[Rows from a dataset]
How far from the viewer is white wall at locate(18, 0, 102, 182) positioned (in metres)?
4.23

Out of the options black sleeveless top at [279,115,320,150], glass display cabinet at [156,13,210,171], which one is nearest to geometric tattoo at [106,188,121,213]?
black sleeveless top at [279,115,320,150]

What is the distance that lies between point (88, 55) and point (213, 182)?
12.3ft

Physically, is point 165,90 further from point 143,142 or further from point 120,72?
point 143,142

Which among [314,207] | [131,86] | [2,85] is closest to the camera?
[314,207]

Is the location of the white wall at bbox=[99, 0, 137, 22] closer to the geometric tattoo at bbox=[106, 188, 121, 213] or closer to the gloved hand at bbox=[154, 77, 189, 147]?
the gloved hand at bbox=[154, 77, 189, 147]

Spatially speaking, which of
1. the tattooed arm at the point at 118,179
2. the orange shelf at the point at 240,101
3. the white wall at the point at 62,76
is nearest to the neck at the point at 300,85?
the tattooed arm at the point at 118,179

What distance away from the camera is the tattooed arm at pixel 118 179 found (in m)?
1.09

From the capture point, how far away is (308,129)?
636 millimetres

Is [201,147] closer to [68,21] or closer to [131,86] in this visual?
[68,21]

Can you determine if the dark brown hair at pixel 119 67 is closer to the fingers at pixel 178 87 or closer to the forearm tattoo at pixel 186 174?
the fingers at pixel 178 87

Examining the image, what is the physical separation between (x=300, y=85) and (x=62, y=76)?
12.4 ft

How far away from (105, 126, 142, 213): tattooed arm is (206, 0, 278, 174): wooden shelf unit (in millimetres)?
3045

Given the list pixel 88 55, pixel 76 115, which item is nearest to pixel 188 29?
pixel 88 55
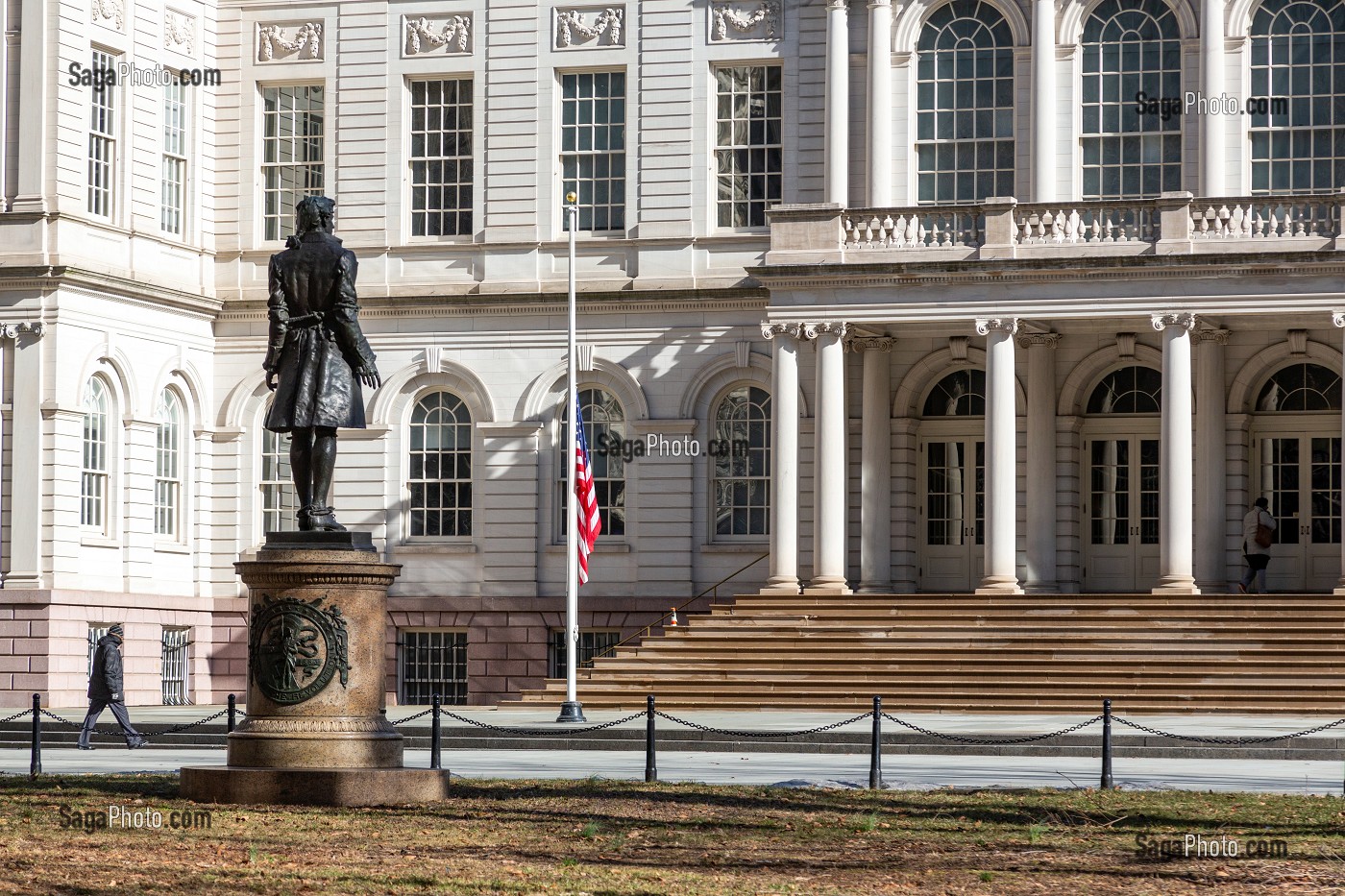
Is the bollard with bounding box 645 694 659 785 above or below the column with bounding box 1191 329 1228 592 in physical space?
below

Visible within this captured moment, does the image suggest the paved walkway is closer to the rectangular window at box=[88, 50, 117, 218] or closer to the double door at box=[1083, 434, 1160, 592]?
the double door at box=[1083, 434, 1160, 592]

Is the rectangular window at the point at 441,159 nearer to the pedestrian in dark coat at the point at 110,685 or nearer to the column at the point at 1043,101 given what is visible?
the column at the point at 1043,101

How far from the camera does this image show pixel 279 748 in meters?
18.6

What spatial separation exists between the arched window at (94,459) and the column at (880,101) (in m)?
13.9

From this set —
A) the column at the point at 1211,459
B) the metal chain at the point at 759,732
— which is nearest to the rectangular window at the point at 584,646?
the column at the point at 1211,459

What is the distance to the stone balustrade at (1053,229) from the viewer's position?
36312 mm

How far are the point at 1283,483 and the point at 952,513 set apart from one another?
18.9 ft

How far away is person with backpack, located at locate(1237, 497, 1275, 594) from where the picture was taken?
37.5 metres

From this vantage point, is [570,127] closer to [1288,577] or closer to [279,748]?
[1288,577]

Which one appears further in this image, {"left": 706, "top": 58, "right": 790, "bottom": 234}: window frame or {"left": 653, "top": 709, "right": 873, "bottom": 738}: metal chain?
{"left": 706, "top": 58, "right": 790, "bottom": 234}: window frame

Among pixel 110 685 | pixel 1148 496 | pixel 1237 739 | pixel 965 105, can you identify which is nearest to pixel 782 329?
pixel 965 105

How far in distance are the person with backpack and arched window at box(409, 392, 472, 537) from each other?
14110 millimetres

• Brief
Copy out, word for word, everything from the line containing "Which one appears" down to the last line of the records above.

• Correct output
Which one appears further in this image, {"left": 706, "top": 58, "right": 790, "bottom": 234}: window frame or {"left": 653, "top": 709, "right": 873, "bottom": 738}: metal chain?
{"left": 706, "top": 58, "right": 790, "bottom": 234}: window frame

Among pixel 110 685 | pixel 1148 496 | pixel 1237 739 | pixel 965 105, can you identify which is nearest to pixel 782 329?
pixel 965 105

How far in distance are the person with backpack and arched window at box(409, 392, 472, 537) from each other?
14110 millimetres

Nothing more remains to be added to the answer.